This post is confusingly written. As the author points out, the issue is not with Damerau-Levenshtein distance, which certainly does obey the triangle inequality; rather the issue is with the incorrect algorithm used to compute it. Nonetheless, after the initial introduction he usually refers to it as "Damerau-Levenshtein" when in fact it's an incorrect version of Damerau-Levenshtein.
The difference he's pointing out isn't that Levenshtein obeys the triangle inequality but Damerau-Levenshtein doesn't; it's that a naive algorithm to compute Levenshtein works, but a naive algorithm to compute Damerau-Levenshtein doesn't -- and that the measure it does compute does not obey the triangle inequality.
While it's clear that the author recognizes this, he should really be more explicit and avoid conflating terms like this; this sort of thing is going to confuse people.
Read more closely -- it's the "restricted edit distance" which does not obey the triangle inequality, which, if you read the "Algorithm" section, is not actually the same thing as Damerau-Levenshtein distance. (Notice also how the section you point to makes sure to differentiate between restricted edit distance and real edit distance, i.e. Damerau-Levenshtein distance.)
That Damerau-Levenshtein distance obeys the triangle inequality follows trivially from the definition, since it's just distance in an appropriate graph.
You know, I have a mathematics and economics background. I love coming across CS/Applied Math gems like this. In my daily work I never even consider the computational consequences of resorting. Love it.

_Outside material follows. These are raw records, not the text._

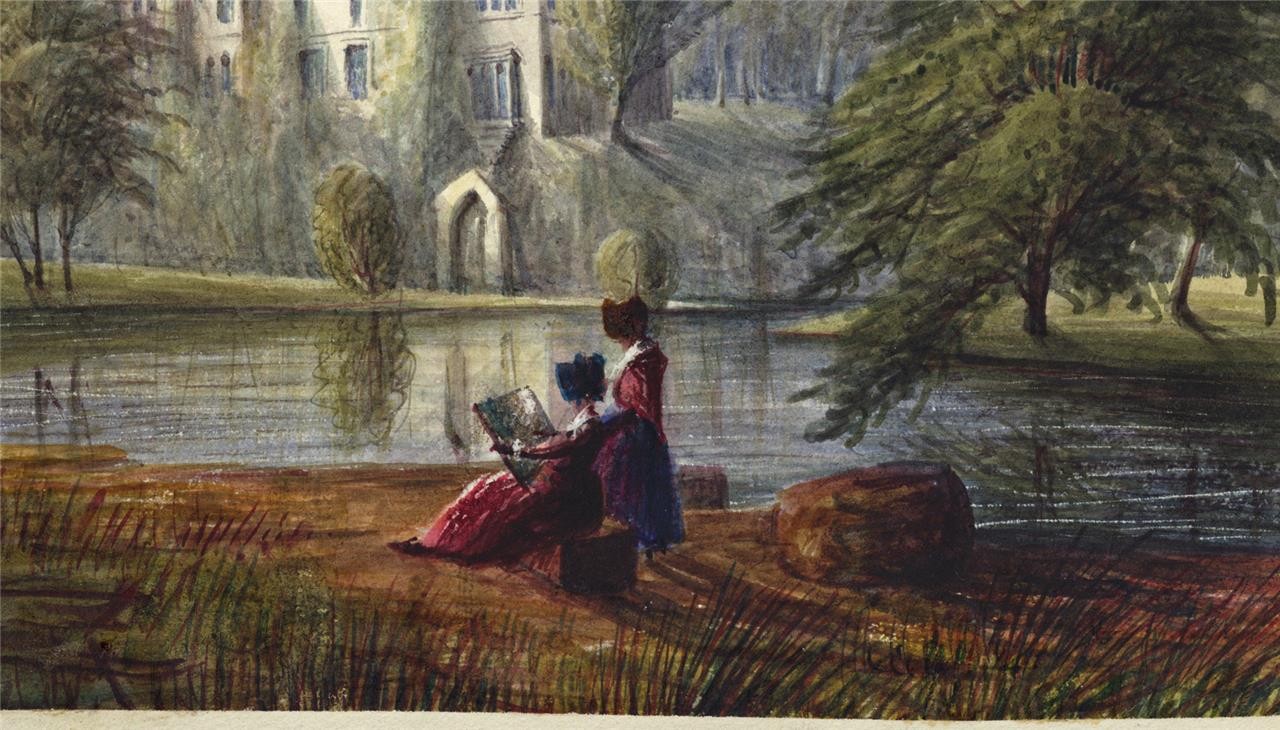 Mary Webster (1794-1883) - Watercolour Painting - Guys Cliffe House 18466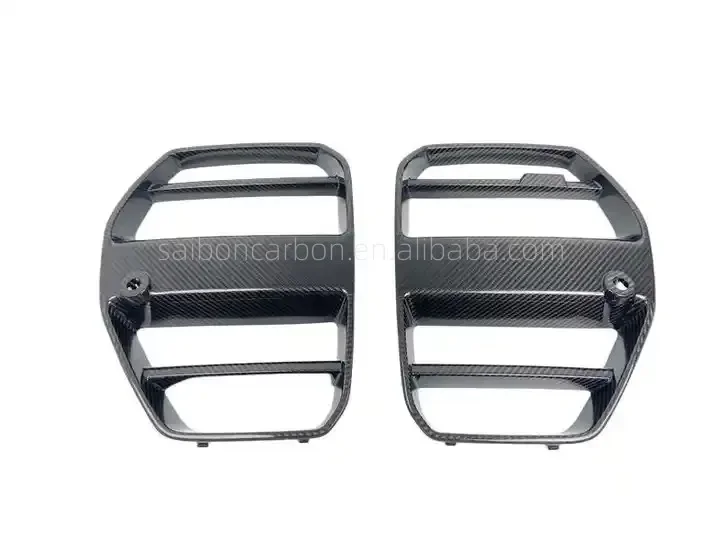 

G80 M3 Carbon Fiber Front Bumper Grille Bumper Cover Nose Trim ST-Style For 2021+ BMW G80 M3 G82 M4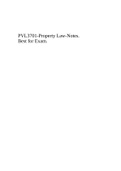 PVL3701-Property Law-Notes. Best for Exam.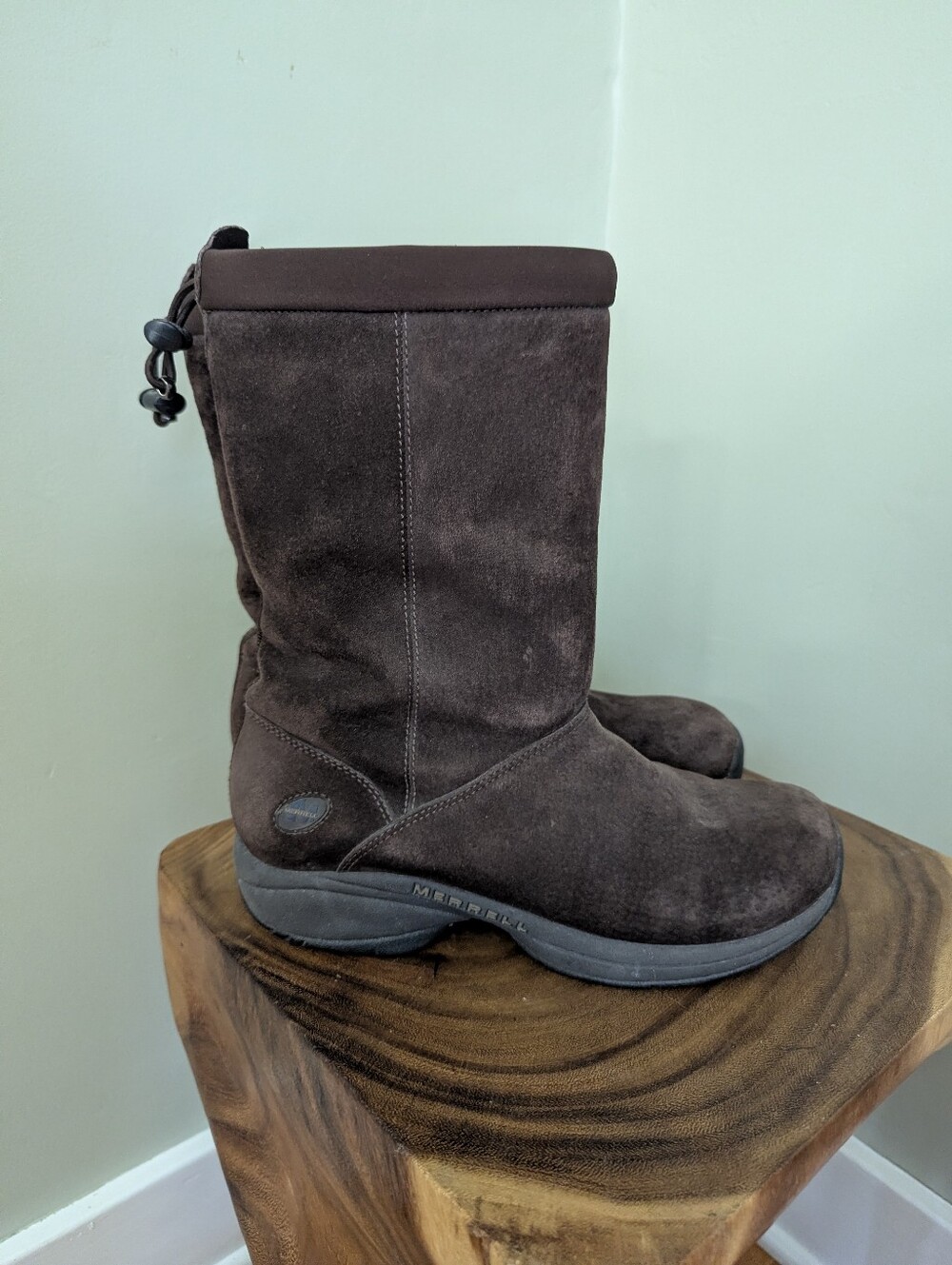 Merrell Primo Chill Massif Chocolate Womens 8 Winter Boots Brown Suede Fur Lined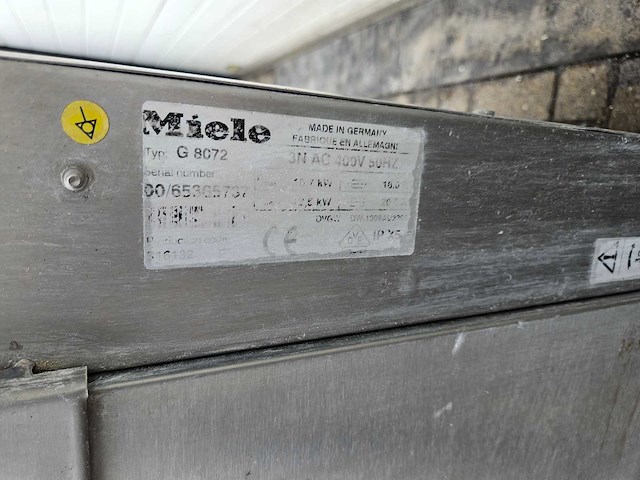 Miele - g8072 - korvenvaatwasmachine - afbeelding 5 van  5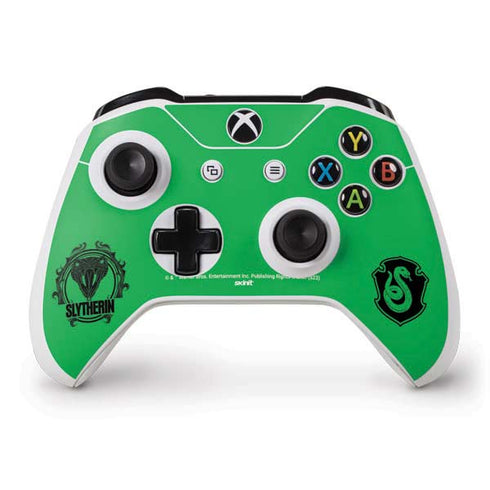 Wizarding Worlds Harry Potter Slytherin Illustration Xbox One S Controller Skin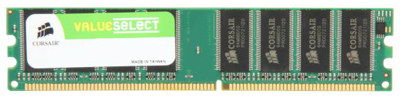 Memria 1 GB 400 MHz PC-3200 Corsair VS1GB400C3/EU G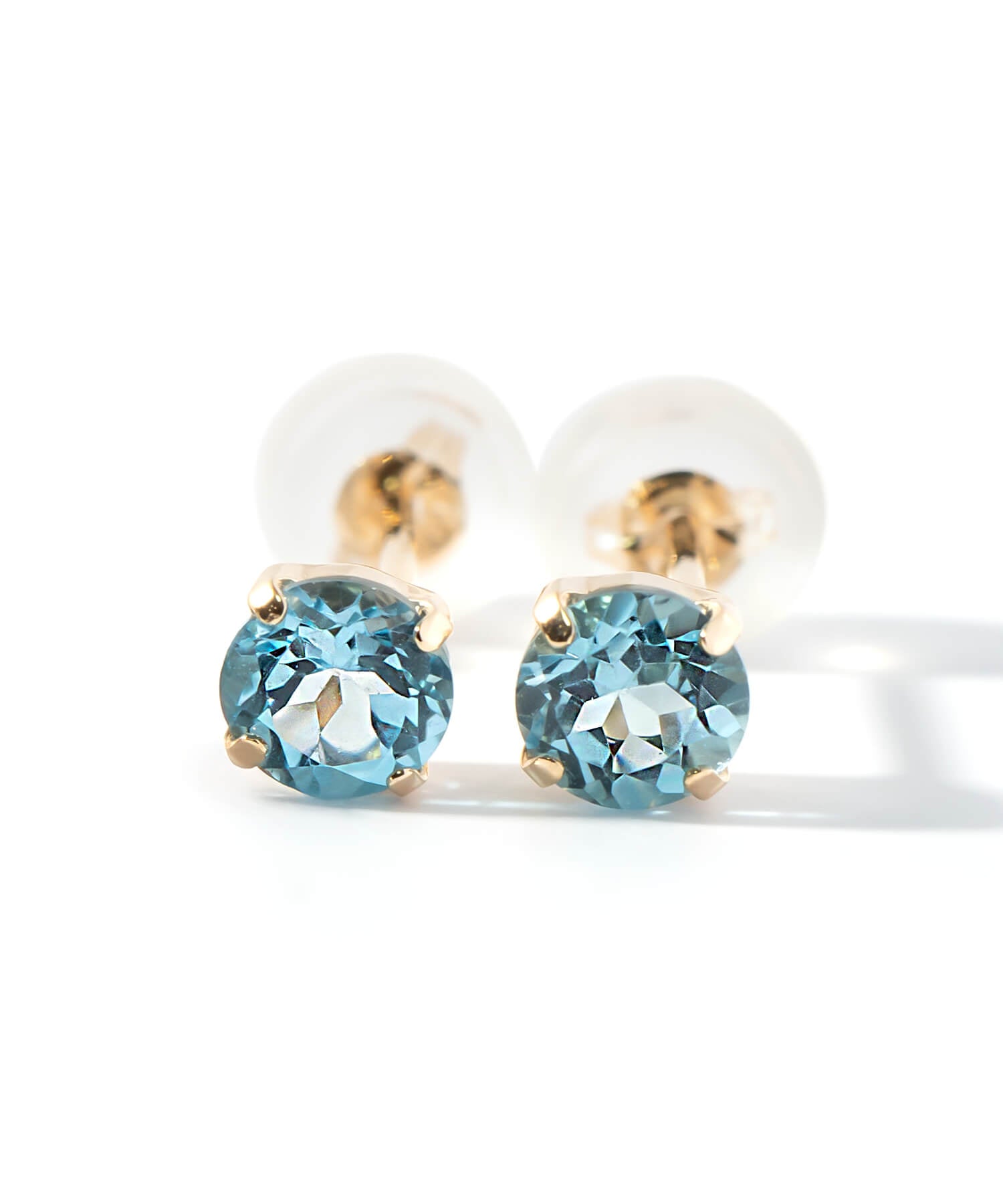 10K Gold Claw Stud Gemstone Earrings | ENLILLE-NOVA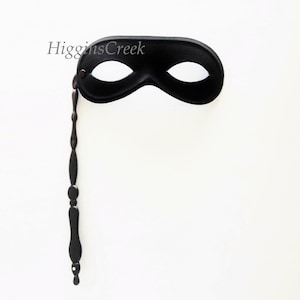Unisex Handheld Masquerade Mask with Stick Stick Mask, Venetian mask for men and women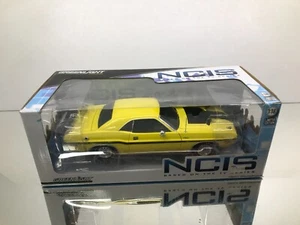 GREENLIGHT 12845 DODGE CHALLENGER R/T '70 NCIS -YELLOW 1:18- HIGH QUALITY IN BOX - Imagen 1 de 7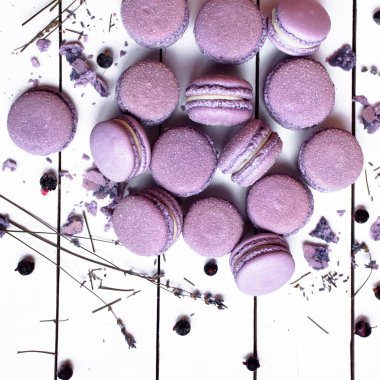 Lavanta Fransız macarons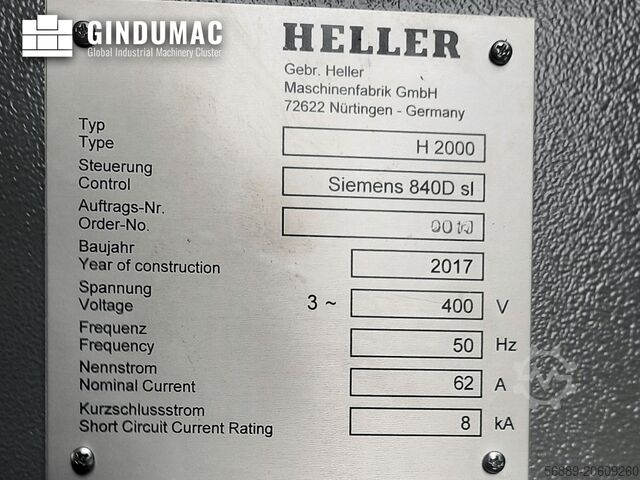 Horizontal Machining Centre HELLER H2000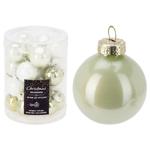 Koopman Christmas Ball 25mm Green-White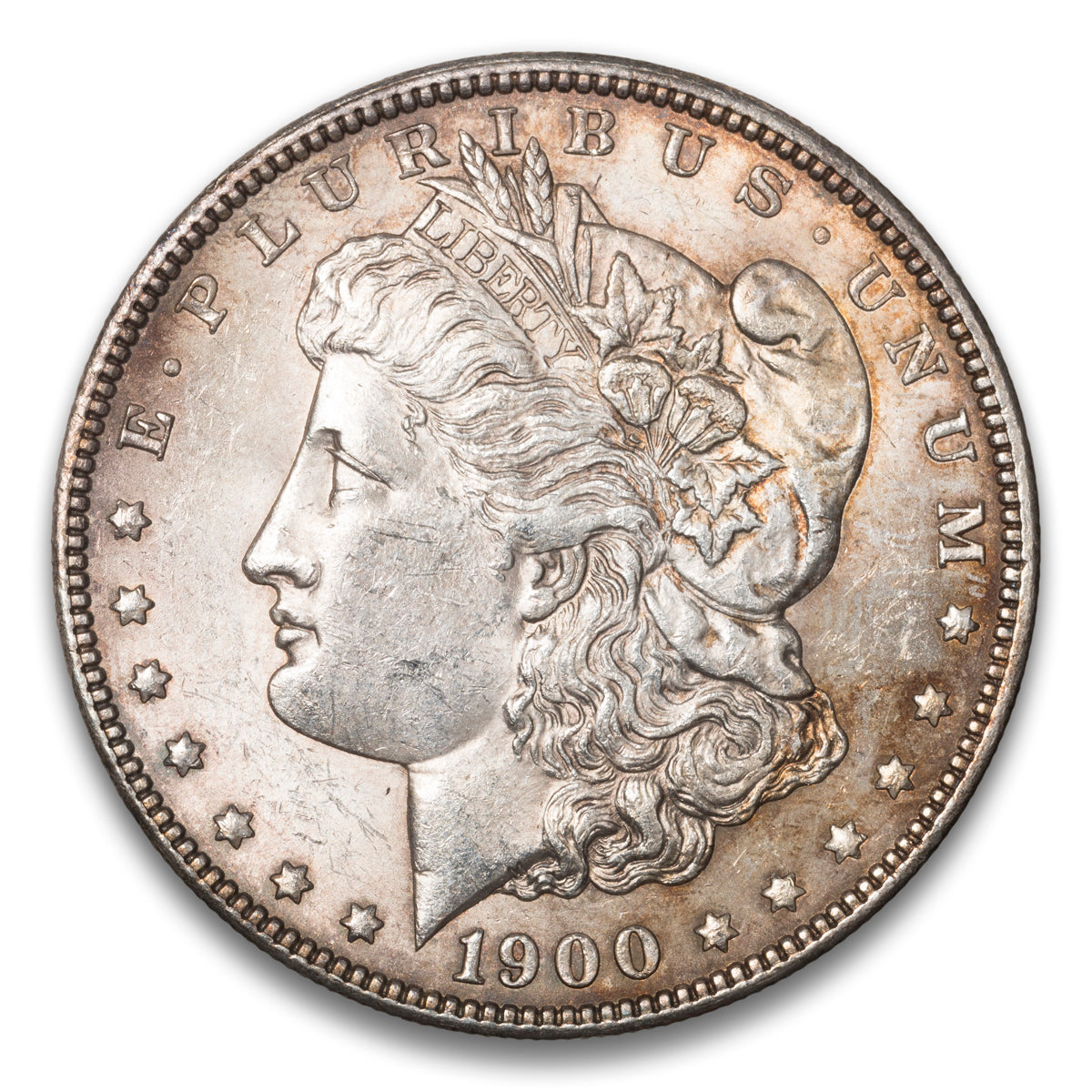 US $1 Morgan 1900 HOT 50 VAM 16 Two Olives DDR & MPD AU-50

I must be losing my mind, but I can't figure out what 3 edits would get you from rick->irkc in the final diagram. It seems like the distance is 4, not 3 (not problematic because the triangle inequality still holds, but it's bugging the heck out of me).
The difference he's pointing out isn't that Levenshtein obeys the triangle inequality but Damerau-Levenshtein doesn't; it's that a naive algorithm to compute Levenshtein works, but a naive algorithm to compute Damerau-Levenshtein doesn't -- and that the measure it does compute does not obey the triangle inequality.
While it's clear that the author recognizes this, he should really be more explicit and avoid conflating terms like this; this sort of thing is going to confuse people.